● Goal of the exercise
Please render every one of the records below as a numbered list, omitting any blank lines. Leave the pictures out and keep only the text.

● Provided records
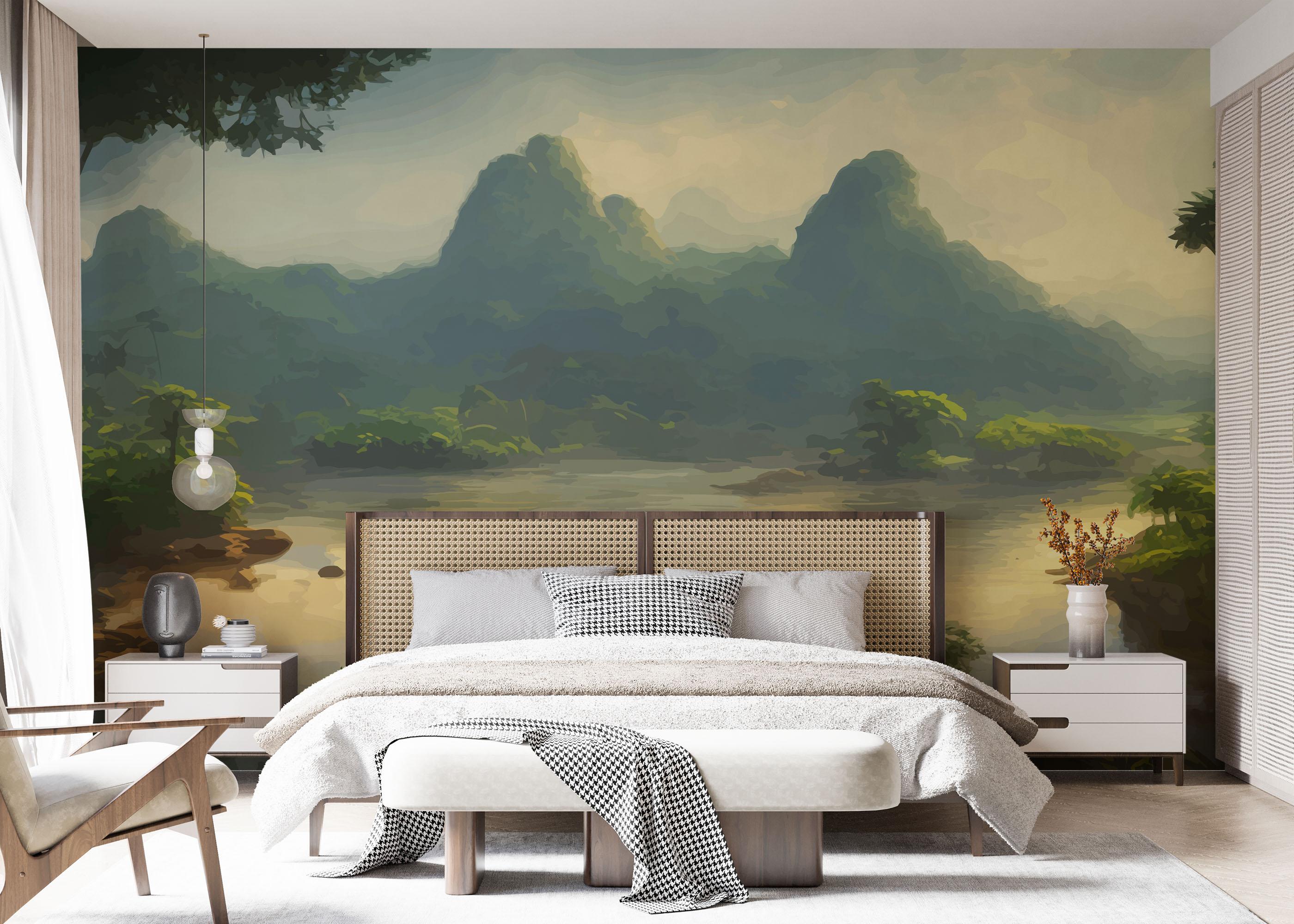 Fototapet Beautiful Jungle Lake mockup 7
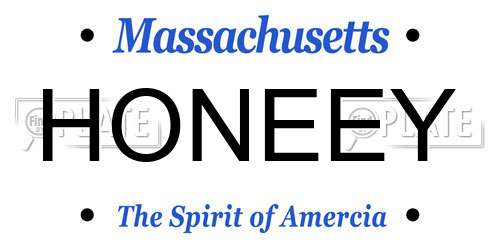 HONEEY Massachusetts License Plate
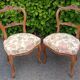 Pair of Louis XV chairs in carved walnut.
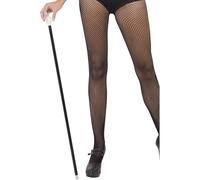 Smiffy's – Canne de danse style années 20 – Noire, bout blanc, 80 cm – Halloween/Carnaval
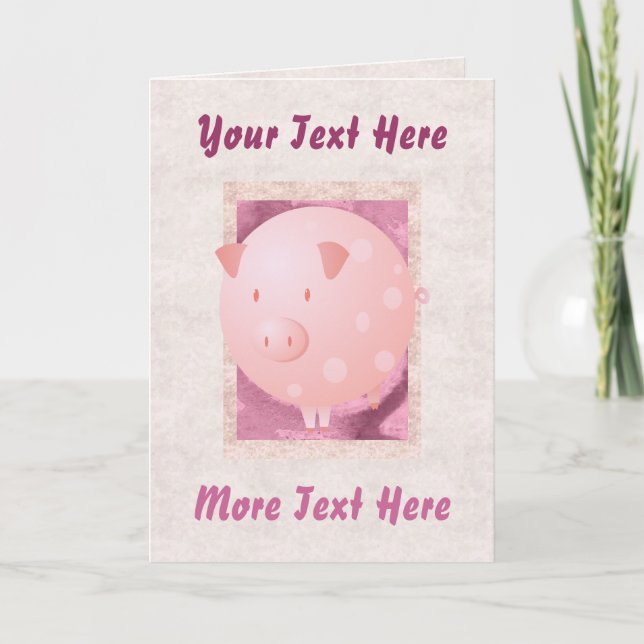 Rosa Piggy Card Kort (Framsida)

● Written response
1.  Fototapet Beautiful Jungle Lake mockup 7
2.  HONEEY Massachusetts License Plate
3.  Pair of Louis XV chairs in carved walnut.
4.  Smiffy's – Canne de danse style années 20 – Noire, bout blanc, 80 cm – Halloween/Carnaval
5.  Rosa Piggy Card Kort (Framsida)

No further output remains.